La narrativa obrera vuelve, por tanto, a encontrar su sitio, pero paradójicamente sus precursores directos, aquella generación del 50, no ha podido reencontrarse aún con los lectores, a diferencia de lo que sí sucedió con la poesía social escrita desde los años treinta. Luisa Carnés, fallecida en Ciudad de México en 1964, ha tenido su revival a partir de la publicación de Tea rooms, que vendió 4.000 ejemplares en un año, un logro para una novela de los años treinta escrita por una autora desconocida para la mayoría. Desde entonces, la editorial Renacimiento ha seguido publicando su obra. El sello Gadir ha recuperado los títulos de Antonio Ferres (en el exilio desde 1964 hasta 1976 y fallecido en abril de 2020), sin que hasta ahora se hayan encontrado con el gran público. No existen ediciones recientes de Central eléctrica, de Jesús López Pacheco, que murió en Canadá en 1997. La última edición de Año tras año, de Armando López Salinas (fallecido en Madrid en 2014), data del 2000, aunque Akal sí reeditó La mina en 2013 por iniciativa de David Becerra Mayor. Manuel Rico cree que “la campaña de descalificación contra aquella forma de entender la novela fue tal que no ha sido rescatada”.

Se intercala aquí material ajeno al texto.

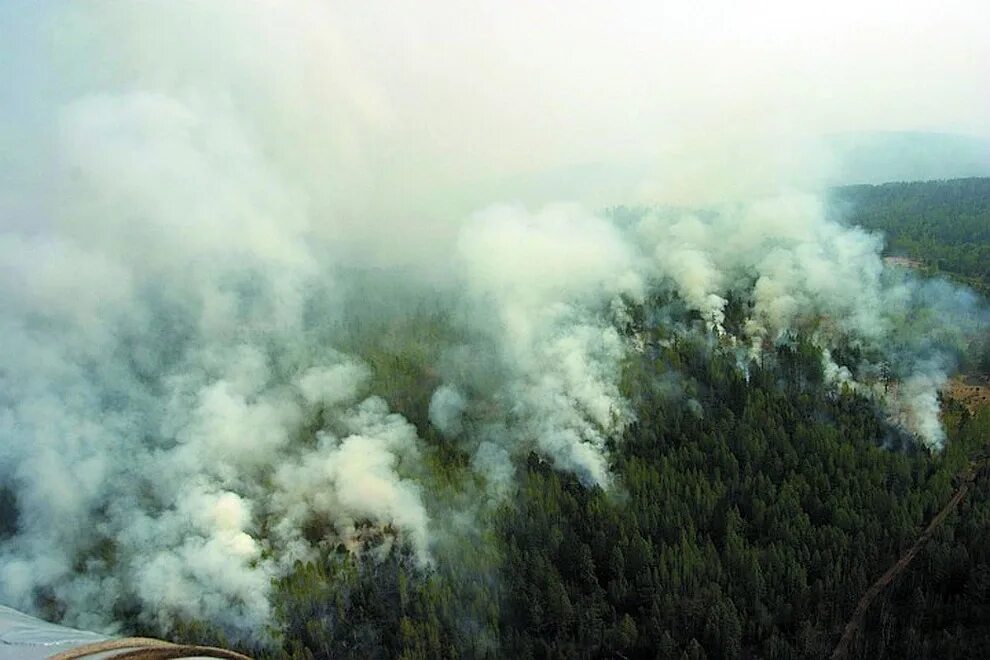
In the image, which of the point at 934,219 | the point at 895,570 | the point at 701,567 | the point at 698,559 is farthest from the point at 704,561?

A principios de los setenta, dice, la crítica concluyó que resultaba “demasiado directa”, que daba “demasiada prioridad al contenido social sobre lo meramente literario”. La discusión se materializa en el encendido debate entre Juan Benet e Isaac Montero en 1970, en Cuadernos para el diálogo, pero lo trasciende. “El mundo académico tampoco se ha preocupado de ellas. Muchos de sus autores estaban en el exilio, y el hecho de que en algunos casos fueran militantes del Partido Comunista tampoco ayudó. El escritor militante estaba mucho peor visto que el que estaba en su torre de cristal”. Un aviso a navegantes.